== Supplied entries ==
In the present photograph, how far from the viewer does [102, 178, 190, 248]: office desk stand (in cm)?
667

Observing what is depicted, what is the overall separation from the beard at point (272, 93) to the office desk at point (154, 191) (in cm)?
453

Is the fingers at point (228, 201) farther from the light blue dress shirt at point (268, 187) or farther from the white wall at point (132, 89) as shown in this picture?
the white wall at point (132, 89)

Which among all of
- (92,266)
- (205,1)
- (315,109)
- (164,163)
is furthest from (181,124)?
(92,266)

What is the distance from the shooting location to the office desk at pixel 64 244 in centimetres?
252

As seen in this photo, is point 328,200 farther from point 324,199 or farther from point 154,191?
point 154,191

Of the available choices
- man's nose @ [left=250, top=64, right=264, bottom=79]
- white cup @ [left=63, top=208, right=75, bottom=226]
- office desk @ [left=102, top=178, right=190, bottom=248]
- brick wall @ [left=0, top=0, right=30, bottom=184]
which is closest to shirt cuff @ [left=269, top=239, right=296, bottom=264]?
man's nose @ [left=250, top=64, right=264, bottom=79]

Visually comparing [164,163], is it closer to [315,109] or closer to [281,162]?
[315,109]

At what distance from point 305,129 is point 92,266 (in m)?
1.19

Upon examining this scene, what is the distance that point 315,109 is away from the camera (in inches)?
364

== Problem ==
Reproduce all of the records above line for line, without changing anything.

== Problem solution ==
In the present photograph, how far from the viewer does [102, 178, 190, 248]: office desk stand (in cm)?
667

Observing what is depicted, what is the overall separation from the beard at point (272, 93) to the office desk at point (154, 191) (in cm)?
453

Is the fingers at point (228, 201) farther from the light blue dress shirt at point (268, 187) or farther from the white wall at point (132, 89) as shown in this picture?
the white wall at point (132, 89)

Which among all of
- (92,266)
- (205,1)
- (315,109)
- (164,163)
is furthest from (181,124)?
(92,266)

What is the distance from the shooting location to the office desk at pixel 64 244 in centimetres?
252

As seen in this photo, is point 328,200 farther from point 324,199 or farther from point 154,191?
point 154,191

Of the available choices
- man's nose @ [left=250, top=64, right=264, bottom=79]
- white cup @ [left=63, top=208, right=75, bottom=226]
- office desk @ [left=102, top=178, right=190, bottom=248]
- brick wall @ [left=0, top=0, right=30, bottom=184]
which is closest to shirt cuff @ [left=269, top=239, right=296, bottom=264]?
man's nose @ [left=250, top=64, right=264, bottom=79]

Visually comparing [164,163], is it closer to [315,109] or closer to [281,162]?
[315,109]

At what distance from point 305,129 is point 92,266 (in m)?
1.19

Upon examining this scene, what is the distance that point 315,109 is away from the camera (in inches)?
364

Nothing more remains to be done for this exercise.